Pascal Thubert (pthubert) wrote:
Also, when a UDP-checksum-elided packet traverses the backbone, it
will
be sent back into the lowpan without the elision optimization.  Big
deal, I'd say; not the case we are optimizing for.
Think "outsourcing the checksum computation to the ER".
I don't have a problem with that form of outsourcing as long as L2 has
checksum/CRC that is applied between the ER and 6lowpan host that is at
least as strong as the UDP checksum.
[Pascal] The stronger CRC we are talking about is in fact end-to-end so it
encompasses the compressed segment. The Edge router can not know whether
that happens, it can only trust that the source node behaved, and
compressed the checksum only if it was entitled to per our spec.

You ignored the "L2" in my sentence. It is quite key.



That would be a reasonable layer violation, since L3 can check the L2
capabilities (implicitly or explicitly.)
[Pascal] We can not be relying on the L2 MIC in mesh-under because the L2 information that the ER sees covers only the last hop.

So it would have to be a L2.5 MIC.

But my point is really about having an architecture that helps with robustness and having a solid base from which the protocols can evolve. Having L3 depend on a L7 MIC without being able to reliably determine whether the L7 MIC is present in the packet doesn't seem to do that.

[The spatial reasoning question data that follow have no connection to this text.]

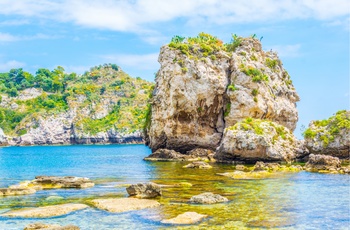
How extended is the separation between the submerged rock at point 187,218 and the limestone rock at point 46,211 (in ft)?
24.1

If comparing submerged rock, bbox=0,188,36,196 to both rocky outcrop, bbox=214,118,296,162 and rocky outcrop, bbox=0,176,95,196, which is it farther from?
rocky outcrop, bbox=214,118,296,162

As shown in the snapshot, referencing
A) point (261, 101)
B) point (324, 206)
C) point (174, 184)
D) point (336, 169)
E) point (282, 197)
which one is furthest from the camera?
point (261, 101)

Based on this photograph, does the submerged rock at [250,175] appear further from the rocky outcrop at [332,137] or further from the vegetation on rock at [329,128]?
the vegetation on rock at [329,128]

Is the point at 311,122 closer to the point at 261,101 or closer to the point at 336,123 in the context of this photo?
the point at 336,123

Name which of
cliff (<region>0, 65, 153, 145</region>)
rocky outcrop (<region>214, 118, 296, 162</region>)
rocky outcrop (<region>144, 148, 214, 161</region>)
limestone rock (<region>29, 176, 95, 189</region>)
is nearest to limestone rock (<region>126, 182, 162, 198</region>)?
limestone rock (<region>29, 176, 95, 189</region>)

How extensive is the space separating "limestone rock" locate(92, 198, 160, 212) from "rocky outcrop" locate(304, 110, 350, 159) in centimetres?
3861

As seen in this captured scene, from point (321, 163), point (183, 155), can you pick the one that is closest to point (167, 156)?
point (183, 155)

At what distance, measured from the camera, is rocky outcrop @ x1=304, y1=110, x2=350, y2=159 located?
6129 cm

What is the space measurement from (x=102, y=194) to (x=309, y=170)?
2823 centimetres

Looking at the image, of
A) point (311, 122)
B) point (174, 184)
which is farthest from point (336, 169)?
point (174, 184)

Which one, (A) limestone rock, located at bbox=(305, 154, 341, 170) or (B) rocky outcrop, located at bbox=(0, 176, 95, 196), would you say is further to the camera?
(A) limestone rock, located at bbox=(305, 154, 341, 170)

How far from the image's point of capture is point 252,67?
8131cm

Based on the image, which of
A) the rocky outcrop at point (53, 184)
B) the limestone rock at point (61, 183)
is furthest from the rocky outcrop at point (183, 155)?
the rocky outcrop at point (53, 184)

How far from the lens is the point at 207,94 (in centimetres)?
7938
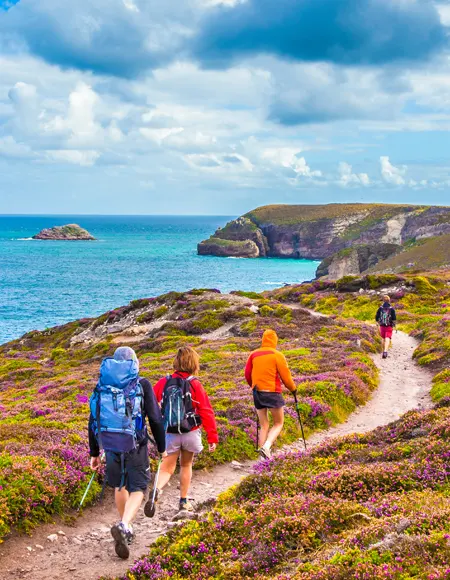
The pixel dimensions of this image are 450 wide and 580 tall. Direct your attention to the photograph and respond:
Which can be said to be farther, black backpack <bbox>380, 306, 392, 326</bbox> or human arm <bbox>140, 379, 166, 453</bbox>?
black backpack <bbox>380, 306, 392, 326</bbox>

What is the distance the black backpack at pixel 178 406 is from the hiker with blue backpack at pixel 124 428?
2.91ft

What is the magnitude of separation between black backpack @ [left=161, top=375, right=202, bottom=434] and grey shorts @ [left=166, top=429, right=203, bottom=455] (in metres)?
0.17

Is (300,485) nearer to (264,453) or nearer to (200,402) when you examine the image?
(200,402)

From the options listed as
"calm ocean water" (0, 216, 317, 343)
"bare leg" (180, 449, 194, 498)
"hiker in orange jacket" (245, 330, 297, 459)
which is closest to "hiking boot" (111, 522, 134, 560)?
"bare leg" (180, 449, 194, 498)

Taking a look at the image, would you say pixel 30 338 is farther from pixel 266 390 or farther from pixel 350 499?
pixel 350 499

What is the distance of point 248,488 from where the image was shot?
10.4 metres

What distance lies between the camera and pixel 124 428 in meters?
8.36

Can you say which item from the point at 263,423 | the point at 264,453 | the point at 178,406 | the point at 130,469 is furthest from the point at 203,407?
the point at 263,423

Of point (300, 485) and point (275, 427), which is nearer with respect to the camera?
point (300, 485)

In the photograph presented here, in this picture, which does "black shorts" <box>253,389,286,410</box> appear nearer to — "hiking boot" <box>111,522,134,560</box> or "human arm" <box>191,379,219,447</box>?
"human arm" <box>191,379,219,447</box>

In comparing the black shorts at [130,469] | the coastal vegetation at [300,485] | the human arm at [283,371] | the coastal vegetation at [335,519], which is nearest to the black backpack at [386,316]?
the coastal vegetation at [300,485]

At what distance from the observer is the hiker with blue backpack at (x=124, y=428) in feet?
27.5

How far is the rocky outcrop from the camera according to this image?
471 feet

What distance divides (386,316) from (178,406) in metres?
21.7
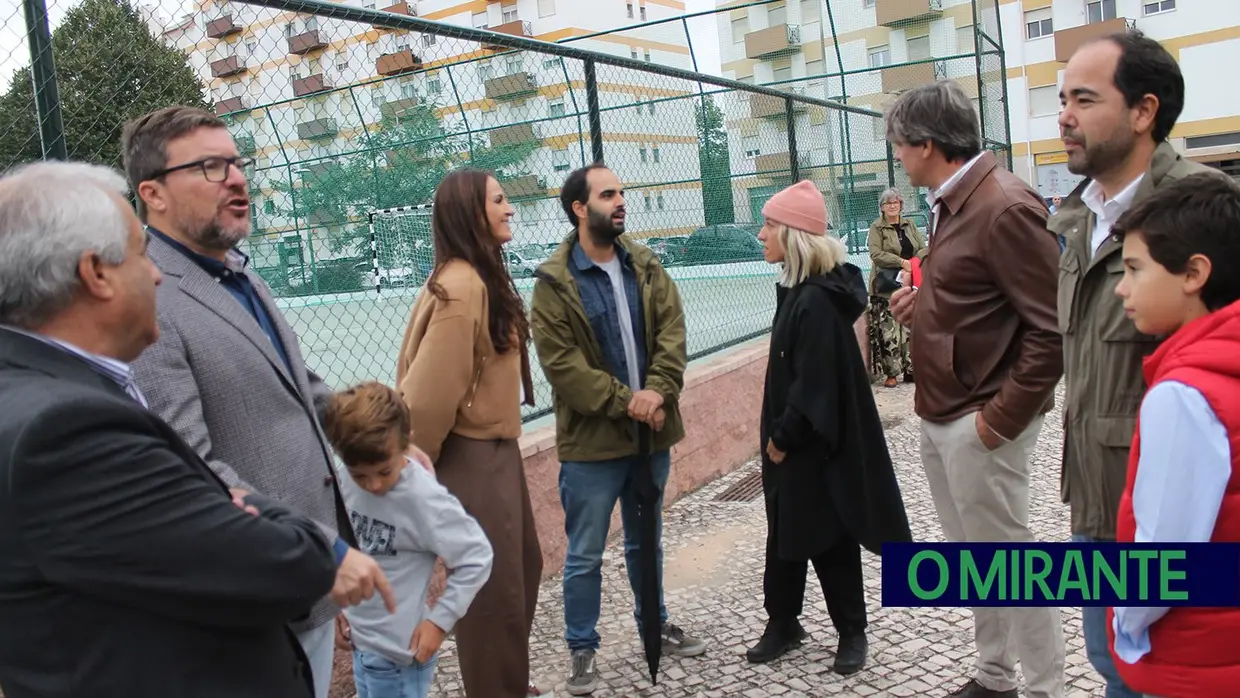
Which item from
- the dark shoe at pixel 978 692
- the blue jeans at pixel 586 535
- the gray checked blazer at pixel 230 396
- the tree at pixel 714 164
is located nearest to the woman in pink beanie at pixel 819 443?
the dark shoe at pixel 978 692

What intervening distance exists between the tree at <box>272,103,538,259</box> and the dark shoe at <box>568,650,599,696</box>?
279cm

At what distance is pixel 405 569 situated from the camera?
252 centimetres

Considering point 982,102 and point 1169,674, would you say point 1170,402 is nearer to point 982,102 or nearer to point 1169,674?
point 1169,674

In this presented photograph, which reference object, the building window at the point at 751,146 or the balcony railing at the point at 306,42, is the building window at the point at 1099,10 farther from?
the balcony railing at the point at 306,42

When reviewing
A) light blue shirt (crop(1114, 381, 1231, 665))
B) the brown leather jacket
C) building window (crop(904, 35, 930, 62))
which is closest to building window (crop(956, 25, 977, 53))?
building window (crop(904, 35, 930, 62))

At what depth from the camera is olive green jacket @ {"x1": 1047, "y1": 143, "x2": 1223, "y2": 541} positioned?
219 centimetres

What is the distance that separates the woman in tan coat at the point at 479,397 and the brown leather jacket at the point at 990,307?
1369 millimetres

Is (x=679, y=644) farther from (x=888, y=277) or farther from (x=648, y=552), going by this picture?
(x=888, y=277)

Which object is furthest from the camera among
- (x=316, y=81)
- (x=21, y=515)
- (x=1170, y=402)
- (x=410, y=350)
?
(x=316, y=81)

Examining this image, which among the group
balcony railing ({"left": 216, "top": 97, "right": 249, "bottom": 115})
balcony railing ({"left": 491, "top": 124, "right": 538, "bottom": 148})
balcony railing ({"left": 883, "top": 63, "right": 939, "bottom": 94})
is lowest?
balcony railing ({"left": 491, "top": 124, "right": 538, "bottom": 148})

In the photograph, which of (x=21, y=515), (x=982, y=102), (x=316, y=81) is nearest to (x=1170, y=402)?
(x=21, y=515)

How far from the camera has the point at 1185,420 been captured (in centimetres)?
157

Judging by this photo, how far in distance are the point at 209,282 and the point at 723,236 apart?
6.29 meters

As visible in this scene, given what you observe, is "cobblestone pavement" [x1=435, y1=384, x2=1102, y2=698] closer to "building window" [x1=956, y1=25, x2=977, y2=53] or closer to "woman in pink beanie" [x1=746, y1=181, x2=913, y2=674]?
"woman in pink beanie" [x1=746, y1=181, x2=913, y2=674]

I can not see the need for heuristics. This mechanism has been discussed at length in this group and at ISA. For all I know it works but it's fair to shake it and review the
associated text to make sure it's very crisp on when the checksum can be
elided.

I think without an explicit way for the decompressor at the L3-L2 boundary to tell that there is a L7 MIC the proposal is just a hack and should not be standardized.